Big Data has managed to catch the attraction of many companies in the world and they are relying heavily on their Big Data to understand the behaviors of their customers. But in all this we fail to understand one thing and that is Big Data is not about real-time vs. batch processing. But given the number of options it has to offer such a common man's perspective about it is neither surprising nor controversial.
But, still if one has to scale it’d rather be more controversial than more surprising. Controversial is the nature of the infrastructure required in order to get the most out of Big Data. Analytics is very addictive and it soon converts into a problem if one’s infrastructure is unable to keep up with the requirements of the Data Structure.
There is definitely more than Spark or Hadoop to the success of big data and that is infrastructure. Definitely, the cloud has a big role to play in Big Data analytics but the much bigger factor here is the data processing and that totally depends on the infrastructure.
Though, the cloud is emerging as an increasingly popular option for the purpose of testing and developing the new analytics application and also for the processing of the big data which is being generated outside the walls of the enterprise.
There are three main components to the analytics system and they are:
Some of the most famous data services like AWS provide multiple ways to store the single source of truth and they vary from S3 storage to databases like DynamoDB or RDS to data warehousing solutions like Redshift.

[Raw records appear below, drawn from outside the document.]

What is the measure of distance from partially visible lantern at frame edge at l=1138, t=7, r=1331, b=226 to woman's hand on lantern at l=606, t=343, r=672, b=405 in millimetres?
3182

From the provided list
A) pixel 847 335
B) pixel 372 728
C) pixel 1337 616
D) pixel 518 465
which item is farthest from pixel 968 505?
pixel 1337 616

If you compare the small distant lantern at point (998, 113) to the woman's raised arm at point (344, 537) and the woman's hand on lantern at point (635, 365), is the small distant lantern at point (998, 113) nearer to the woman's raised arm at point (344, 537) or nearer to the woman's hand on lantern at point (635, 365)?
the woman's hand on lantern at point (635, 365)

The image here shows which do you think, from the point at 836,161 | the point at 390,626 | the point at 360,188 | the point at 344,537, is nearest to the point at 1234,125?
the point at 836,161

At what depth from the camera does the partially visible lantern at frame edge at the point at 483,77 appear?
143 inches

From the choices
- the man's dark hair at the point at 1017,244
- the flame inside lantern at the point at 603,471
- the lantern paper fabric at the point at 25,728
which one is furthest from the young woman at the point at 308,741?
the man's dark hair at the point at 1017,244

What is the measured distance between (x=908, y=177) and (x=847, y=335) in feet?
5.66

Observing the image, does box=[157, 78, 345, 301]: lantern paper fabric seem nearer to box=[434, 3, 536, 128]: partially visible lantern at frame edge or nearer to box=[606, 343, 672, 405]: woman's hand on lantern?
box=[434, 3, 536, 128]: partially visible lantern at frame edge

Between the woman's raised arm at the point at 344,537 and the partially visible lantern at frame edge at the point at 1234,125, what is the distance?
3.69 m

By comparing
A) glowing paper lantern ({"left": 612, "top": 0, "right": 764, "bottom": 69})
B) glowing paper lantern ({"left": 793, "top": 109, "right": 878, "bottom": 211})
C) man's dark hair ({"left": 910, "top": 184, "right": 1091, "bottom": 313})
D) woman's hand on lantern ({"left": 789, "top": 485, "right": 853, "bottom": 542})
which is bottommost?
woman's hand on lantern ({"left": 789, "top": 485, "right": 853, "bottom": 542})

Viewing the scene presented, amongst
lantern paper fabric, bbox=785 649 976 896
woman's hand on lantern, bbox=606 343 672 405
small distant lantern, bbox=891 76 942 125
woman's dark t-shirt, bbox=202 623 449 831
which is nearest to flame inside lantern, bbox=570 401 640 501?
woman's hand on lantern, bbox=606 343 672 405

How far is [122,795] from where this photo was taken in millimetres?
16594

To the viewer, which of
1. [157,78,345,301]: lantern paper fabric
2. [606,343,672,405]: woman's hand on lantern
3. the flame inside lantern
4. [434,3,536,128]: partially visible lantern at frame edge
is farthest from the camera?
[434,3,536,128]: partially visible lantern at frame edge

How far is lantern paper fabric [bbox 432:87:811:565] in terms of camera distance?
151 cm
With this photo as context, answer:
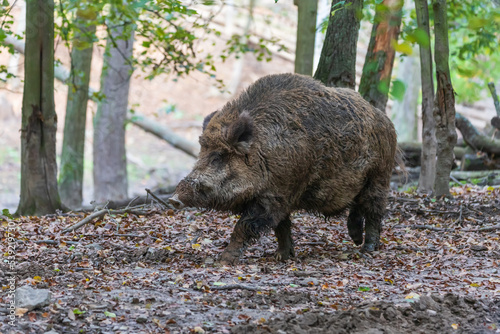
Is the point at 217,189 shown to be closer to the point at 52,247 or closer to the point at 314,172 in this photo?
the point at 314,172

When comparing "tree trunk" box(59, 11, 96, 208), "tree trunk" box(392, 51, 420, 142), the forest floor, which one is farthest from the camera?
"tree trunk" box(392, 51, 420, 142)

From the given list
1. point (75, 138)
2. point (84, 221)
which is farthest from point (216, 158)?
point (75, 138)

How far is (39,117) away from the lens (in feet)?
27.7

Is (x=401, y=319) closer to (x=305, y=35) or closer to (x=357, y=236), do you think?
Result: (x=357, y=236)

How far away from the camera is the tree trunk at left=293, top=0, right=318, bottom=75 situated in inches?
413

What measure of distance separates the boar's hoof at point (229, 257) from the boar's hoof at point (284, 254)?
581 mm

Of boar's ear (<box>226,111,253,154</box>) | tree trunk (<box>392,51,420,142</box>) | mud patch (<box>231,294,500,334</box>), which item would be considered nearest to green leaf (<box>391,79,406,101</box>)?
boar's ear (<box>226,111,253,154</box>)

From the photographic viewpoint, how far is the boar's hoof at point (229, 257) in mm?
6297

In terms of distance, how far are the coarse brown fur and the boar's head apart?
11mm

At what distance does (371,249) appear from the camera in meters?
7.35

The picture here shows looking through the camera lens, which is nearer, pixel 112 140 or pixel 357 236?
pixel 357 236

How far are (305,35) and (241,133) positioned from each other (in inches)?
192

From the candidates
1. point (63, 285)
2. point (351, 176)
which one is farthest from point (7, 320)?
point (351, 176)

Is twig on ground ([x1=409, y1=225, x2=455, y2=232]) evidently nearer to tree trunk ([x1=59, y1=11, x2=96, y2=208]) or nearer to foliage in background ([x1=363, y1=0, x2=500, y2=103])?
foliage in background ([x1=363, y1=0, x2=500, y2=103])
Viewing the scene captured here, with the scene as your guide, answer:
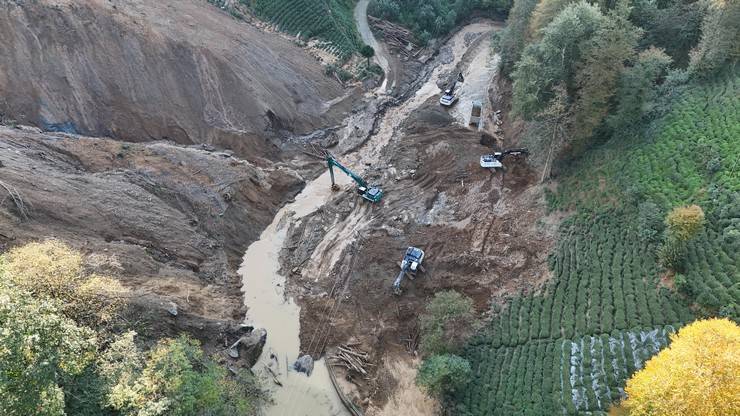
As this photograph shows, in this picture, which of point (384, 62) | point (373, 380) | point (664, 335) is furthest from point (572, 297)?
point (384, 62)

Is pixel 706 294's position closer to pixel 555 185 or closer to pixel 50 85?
pixel 555 185

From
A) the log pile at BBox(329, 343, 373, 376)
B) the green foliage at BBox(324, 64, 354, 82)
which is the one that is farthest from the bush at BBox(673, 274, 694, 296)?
the green foliage at BBox(324, 64, 354, 82)

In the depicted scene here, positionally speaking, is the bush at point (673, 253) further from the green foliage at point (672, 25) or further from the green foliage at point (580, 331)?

This data from the single source of truth is often augmented with streaming data such as website clickstream or financial transactions. In this regard AWS offer Kinesis for real-time data processing other options like Apache Storm and Spark also exist.
Task clusters are a group of instances running on the distributed network specifically for a very specific task such as data visualization.
With these components Big Data is not about real-time vs. batch processing but is all about the broad set of tools which allow you to handle data in many ways.
Real-time data processing is absolutely very important but it is an additive part of the big data ecosystem.
Many believe that Big Data is only related to large volumes of data and tend to neglect the complexities inherent in the variety and velocity of data and even the term volume is not as simple as it may sound.
The real challenge in dealing with data is not the absolute scale of the data but rather the relative scale of the data. Today’s business world wants a platform which allows it to move from one scale to another easily and graciously because those who go out and buy expensive infrastructure to answer one problem notice that by the time they get around to answering the question the real question has changed and the business world has moved on.
Cloud is great but it not ultimate “all in on cloud” vs. “all in on premise” situation. In case where the bulk data is being created on the premise analytics will remain stuck to the premise and in another case where the data is created using stream processing the natural starting point is the cloud.